Skip to content

RTN (Round-To-Nearest)

RTN is the simplest quantization method. It rounds each weight to the nearest quantization level without using calibration data or Hessian information.

Algorithm

For each weight element \(w\):

\[ \hat{w} = \text{clamp}\left(\left\lfloor \frac{w}{s} \right\rceil + z,\ 0,\ 2^b - 1\right) \cdot s - z \cdot s \]

where:

  • \(s\) is the scale factor
  • \(z\) is the zero point
  • \(b\) is the bit-width
  • \(\lfloor \cdot \rceil\) denotes rounding to the nearest integer

The integer level range is always \([0, 2^b - 1]\) regardless of sym.

  • Symmetric (sym=True): max-abs symmetrisation \(x_{\max} = \max(|x_{\min}|, x_{\max})\), with zero point at \((2^b - 1 + 1) / 2\). This aligns with GPTQExcecutor.
  • Asymmetric (sym=False): range includes zero (\(x_{\min} \le 0 \le x_{\max}\)), zero point = \(\lfloor -x_{\min} / s \rceil\).

TASK OBJECTIVE —
Reproduce the passage from the RTN quantization page word for word, beginning with the words "The integer level" and ending after the words "aligns with GPTQExcecutor.".

STUDY MATERIAL —
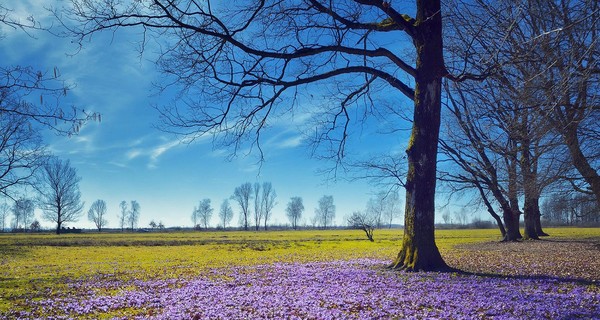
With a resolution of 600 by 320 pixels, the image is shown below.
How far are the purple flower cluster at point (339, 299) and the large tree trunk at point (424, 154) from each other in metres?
1.39

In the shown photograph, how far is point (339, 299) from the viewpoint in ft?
26.2

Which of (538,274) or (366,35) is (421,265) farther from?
(366,35)

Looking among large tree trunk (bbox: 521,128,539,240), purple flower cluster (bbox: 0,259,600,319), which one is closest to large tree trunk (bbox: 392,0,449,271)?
purple flower cluster (bbox: 0,259,600,319)

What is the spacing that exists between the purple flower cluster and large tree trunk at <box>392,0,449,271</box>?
1388mm

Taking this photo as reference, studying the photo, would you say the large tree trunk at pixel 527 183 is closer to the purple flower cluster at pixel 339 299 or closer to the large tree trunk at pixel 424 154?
the large tree trunk at pixel 424 154

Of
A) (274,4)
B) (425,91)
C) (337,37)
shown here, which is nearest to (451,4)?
(425,91)

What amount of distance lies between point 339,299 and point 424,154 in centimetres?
618

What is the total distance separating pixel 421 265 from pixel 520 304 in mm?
4836

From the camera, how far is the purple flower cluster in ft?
22.5

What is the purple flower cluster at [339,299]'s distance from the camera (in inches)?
270

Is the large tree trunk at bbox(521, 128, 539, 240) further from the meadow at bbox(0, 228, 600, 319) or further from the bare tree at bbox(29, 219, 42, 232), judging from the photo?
the bare tree at bbox(29, 219, 42, 232)

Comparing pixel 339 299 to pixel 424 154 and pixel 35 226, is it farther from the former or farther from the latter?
pixel 35 226

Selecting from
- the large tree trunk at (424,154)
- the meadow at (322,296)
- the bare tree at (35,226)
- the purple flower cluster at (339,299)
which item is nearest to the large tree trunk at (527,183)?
the large tree trunk at (424,154)

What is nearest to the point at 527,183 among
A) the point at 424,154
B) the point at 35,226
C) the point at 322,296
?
the point at 424,154
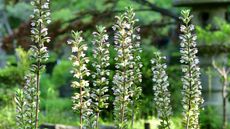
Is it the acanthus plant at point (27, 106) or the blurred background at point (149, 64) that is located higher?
the blurred background at point (149, 64)

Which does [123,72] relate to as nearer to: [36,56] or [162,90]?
[162,90]

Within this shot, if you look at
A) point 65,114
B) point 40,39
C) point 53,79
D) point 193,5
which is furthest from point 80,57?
point 53,79

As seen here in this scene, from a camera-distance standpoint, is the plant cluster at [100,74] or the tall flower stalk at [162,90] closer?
the plant cluster at [100,74]

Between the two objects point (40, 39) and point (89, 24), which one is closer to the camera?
point (40, 39)

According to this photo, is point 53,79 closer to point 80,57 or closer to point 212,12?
point 212,12

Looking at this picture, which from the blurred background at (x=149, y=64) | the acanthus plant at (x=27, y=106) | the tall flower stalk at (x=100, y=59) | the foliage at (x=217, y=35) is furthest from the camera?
the blurred background at (x=149, y=64)

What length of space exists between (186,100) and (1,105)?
35.6 ft

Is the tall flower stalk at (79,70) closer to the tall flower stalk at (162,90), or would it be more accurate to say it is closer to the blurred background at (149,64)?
the tall flower stalk at (162,90)

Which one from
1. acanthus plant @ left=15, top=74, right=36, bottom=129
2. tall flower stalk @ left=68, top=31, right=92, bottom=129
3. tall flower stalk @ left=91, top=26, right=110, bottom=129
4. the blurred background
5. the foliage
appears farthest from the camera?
the blurred background

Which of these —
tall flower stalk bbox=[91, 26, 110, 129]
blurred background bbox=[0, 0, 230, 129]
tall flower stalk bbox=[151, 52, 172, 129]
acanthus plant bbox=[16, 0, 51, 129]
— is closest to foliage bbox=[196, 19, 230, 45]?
blurred background bbox=[0, 0, 230, 129]

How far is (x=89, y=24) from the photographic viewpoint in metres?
19.5

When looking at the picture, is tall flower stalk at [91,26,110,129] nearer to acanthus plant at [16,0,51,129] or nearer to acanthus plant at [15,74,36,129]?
acanthus plant at [16,0,51,129]

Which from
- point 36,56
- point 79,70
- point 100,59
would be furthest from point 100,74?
point 36,56

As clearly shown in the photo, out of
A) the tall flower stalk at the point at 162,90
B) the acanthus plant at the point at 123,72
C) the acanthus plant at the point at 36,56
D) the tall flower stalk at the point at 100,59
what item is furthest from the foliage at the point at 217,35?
the acanthus plant at the point at 36,56
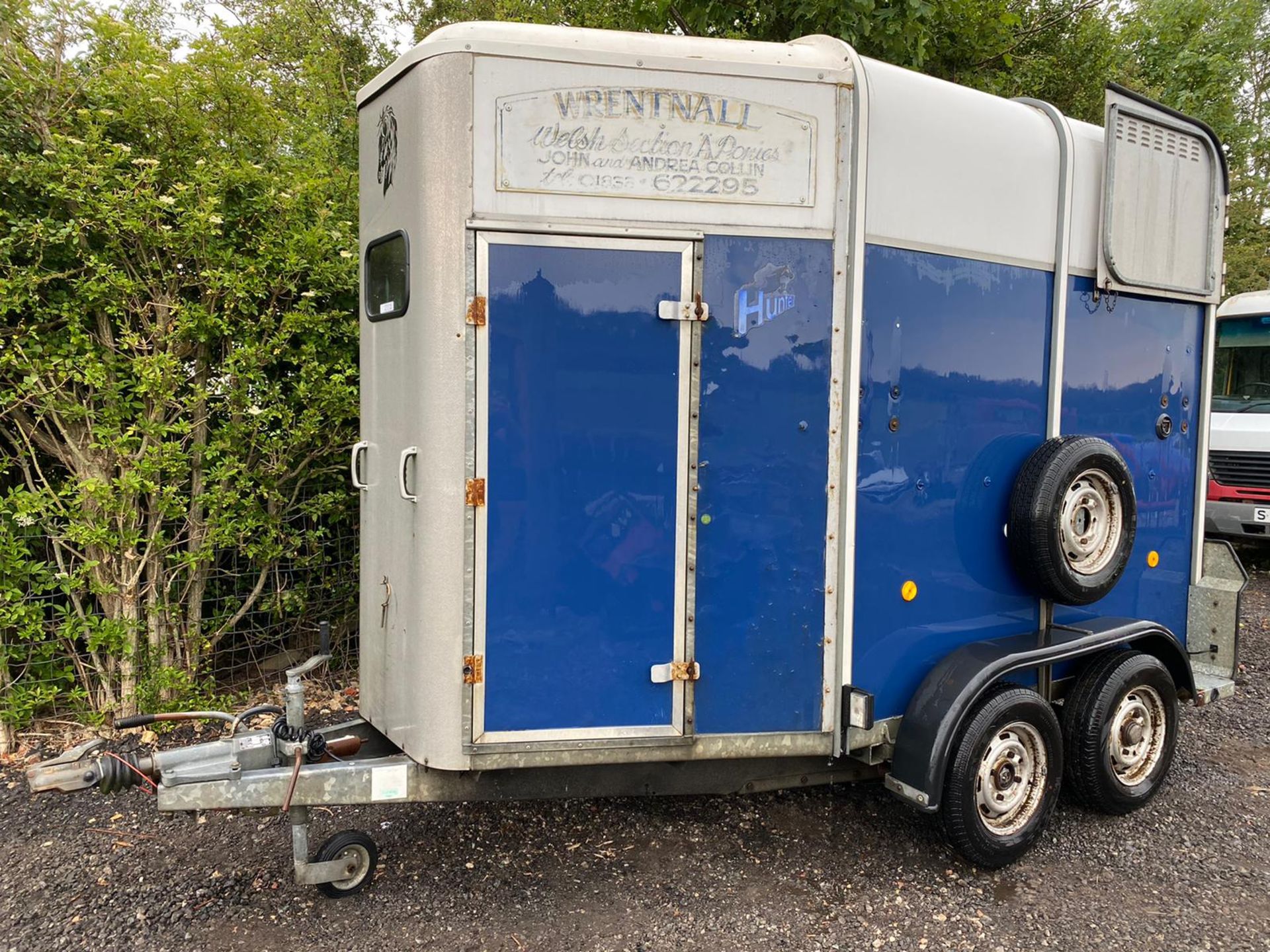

ANSWER TO THIS TASK —
The integer level range is always \([0, 2^b - 1]\) regardless of sym.

  • Symmetric (sym=True): max-abs symmetrisation \(x_{\max} = \max(|x_{\min}|, x_{\max})\), with zero point at \((2^b - 1 + 1) / 2\). This aligns with GPTQExcecutor.